╭─ ENTRIES PROVIDED
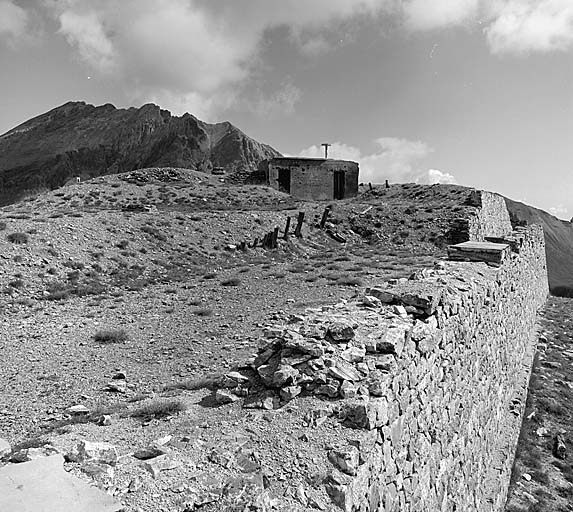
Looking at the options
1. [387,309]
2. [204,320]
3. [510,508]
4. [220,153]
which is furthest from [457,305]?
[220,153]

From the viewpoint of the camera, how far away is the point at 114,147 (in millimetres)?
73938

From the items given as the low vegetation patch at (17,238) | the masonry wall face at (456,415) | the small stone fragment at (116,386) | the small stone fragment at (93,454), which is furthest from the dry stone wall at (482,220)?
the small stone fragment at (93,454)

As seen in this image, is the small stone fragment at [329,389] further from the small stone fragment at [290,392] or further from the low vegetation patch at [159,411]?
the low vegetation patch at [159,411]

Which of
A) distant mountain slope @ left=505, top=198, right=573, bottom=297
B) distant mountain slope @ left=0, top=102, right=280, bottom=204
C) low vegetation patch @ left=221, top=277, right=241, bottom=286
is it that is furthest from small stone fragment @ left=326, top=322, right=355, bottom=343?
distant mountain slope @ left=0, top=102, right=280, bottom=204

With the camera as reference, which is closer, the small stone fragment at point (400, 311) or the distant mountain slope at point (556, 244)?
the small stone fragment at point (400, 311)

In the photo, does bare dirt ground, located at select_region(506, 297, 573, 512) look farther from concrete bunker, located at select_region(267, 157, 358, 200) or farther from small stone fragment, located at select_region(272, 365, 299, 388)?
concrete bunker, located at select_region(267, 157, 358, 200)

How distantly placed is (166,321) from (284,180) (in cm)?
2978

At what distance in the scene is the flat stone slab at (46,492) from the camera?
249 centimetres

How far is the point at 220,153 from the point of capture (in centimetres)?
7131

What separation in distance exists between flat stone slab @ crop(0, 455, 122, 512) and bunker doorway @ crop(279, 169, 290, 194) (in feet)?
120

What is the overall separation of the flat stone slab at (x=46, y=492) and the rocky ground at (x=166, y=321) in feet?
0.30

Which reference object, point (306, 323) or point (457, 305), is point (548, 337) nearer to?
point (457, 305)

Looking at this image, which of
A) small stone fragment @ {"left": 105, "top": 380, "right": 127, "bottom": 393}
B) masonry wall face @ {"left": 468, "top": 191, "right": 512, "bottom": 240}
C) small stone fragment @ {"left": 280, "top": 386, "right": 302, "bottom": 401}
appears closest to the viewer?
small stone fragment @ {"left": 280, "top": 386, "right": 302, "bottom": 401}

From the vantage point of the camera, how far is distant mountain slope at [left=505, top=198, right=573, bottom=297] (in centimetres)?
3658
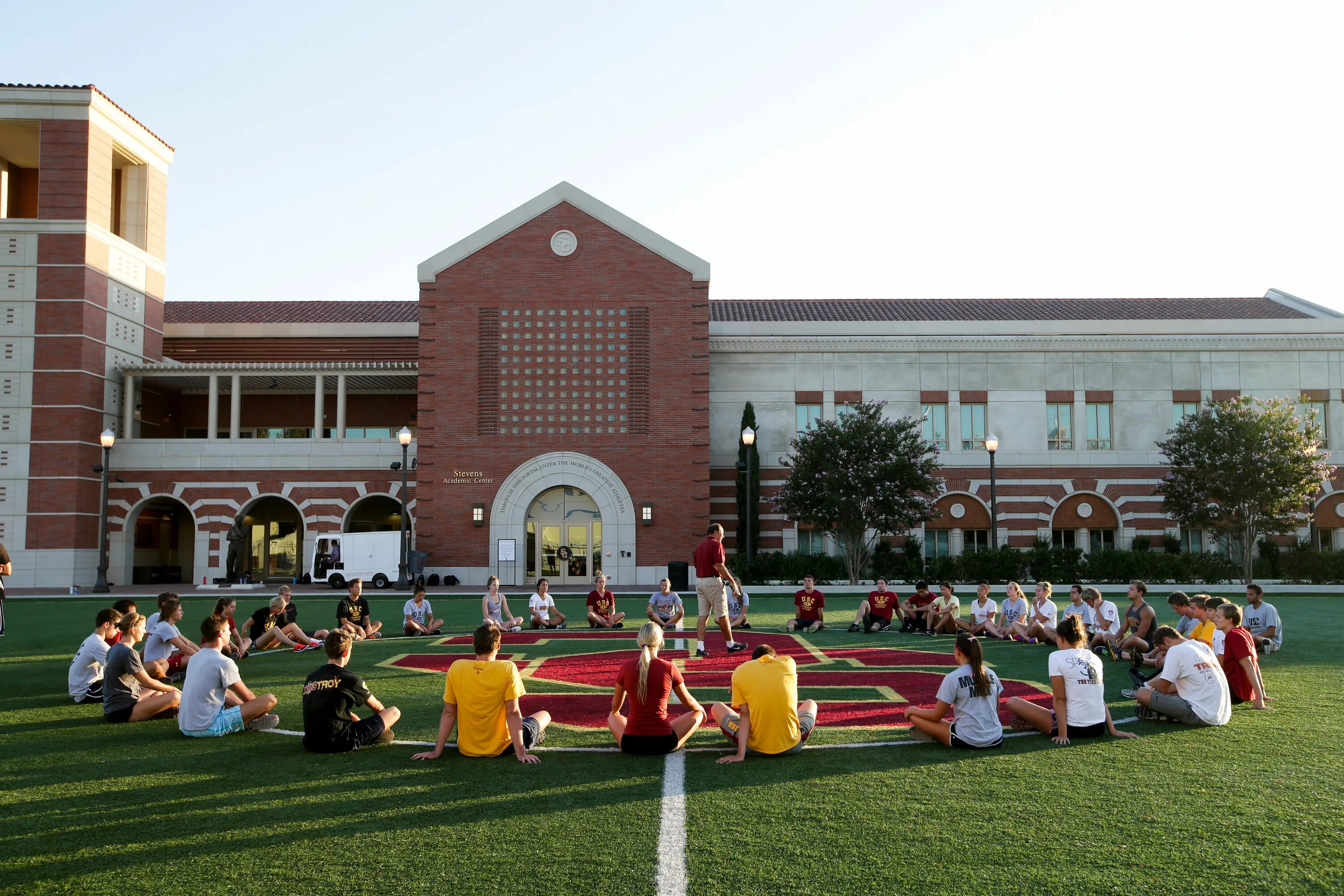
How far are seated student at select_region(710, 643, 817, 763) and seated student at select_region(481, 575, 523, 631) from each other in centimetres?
╰─
**WORK INSTRUCTIONS**
Begin with the line that contains "With the camera" and repeat every line through the end of the data, exactly and only those lines, leaving out the pictures.

**FINAL ANSWER**
With the camera as reference, which is closer, the small stone fragment at point (400, 311) or the distant mountain slope at point (556, 244)?
the small stone fragment at point (400, 311)

In the photo, does bare dirt ground, located at select_region(506, 297, 573, 512) look farther from concrete bunker, located at select_region(267, 157, 358, 200) or farther from small stone fragment, located at select_region(272, 365, 299, 388)?
concrete bunker, located at select_region(267, 157, 358, 200)

How distantly placed is (166,321) from (284,180) (in cm)?
2978

At what distance in the scene is the flat stone slab at (46,492) from the camera?
249 centimetres

How far is the point at 220,153 from the point of capture (in centimetres)?
7131

What separation in distance exists between flat stone slab @ crop(0, 455, 122, 512) and bunker doorway @ crop(279, 169, 290, 194) (in feet)?
120

What is the overall separation of the flat stone slab at (x=46, y=492) and the rocky ground at (x=166, y=321) in feet?
0.30

Which reference object, point (306, 323) or point (457, 305), is point (548, 337) nearer to?
point (457, 305)

Looking at this image, which of
A) small stone fragment @ {"left": 105, "top": 380, "right": 127, "bottom": 393}
B) masonry wall face @ {"left": 468, "top": 191, "right": 512, "bottom": 240}
C) small stone fragment @ {"left": 280, "top": 386, "right": 302, "bottom": 401}
appears closest to the viewer?
small stone fragment @ {"left": 280, "top": 386, "right": 302, "bottom": 401}

From the vantage point of the camera, how far is distant mountain slope at [left=505, top=198, right=573, bottom=297] (in centimetres)?
3658
How far are seated student at select_region(710, 643, 817, 763) and seated student at select_region(481, 575, 523, 631) from each other in centimetres?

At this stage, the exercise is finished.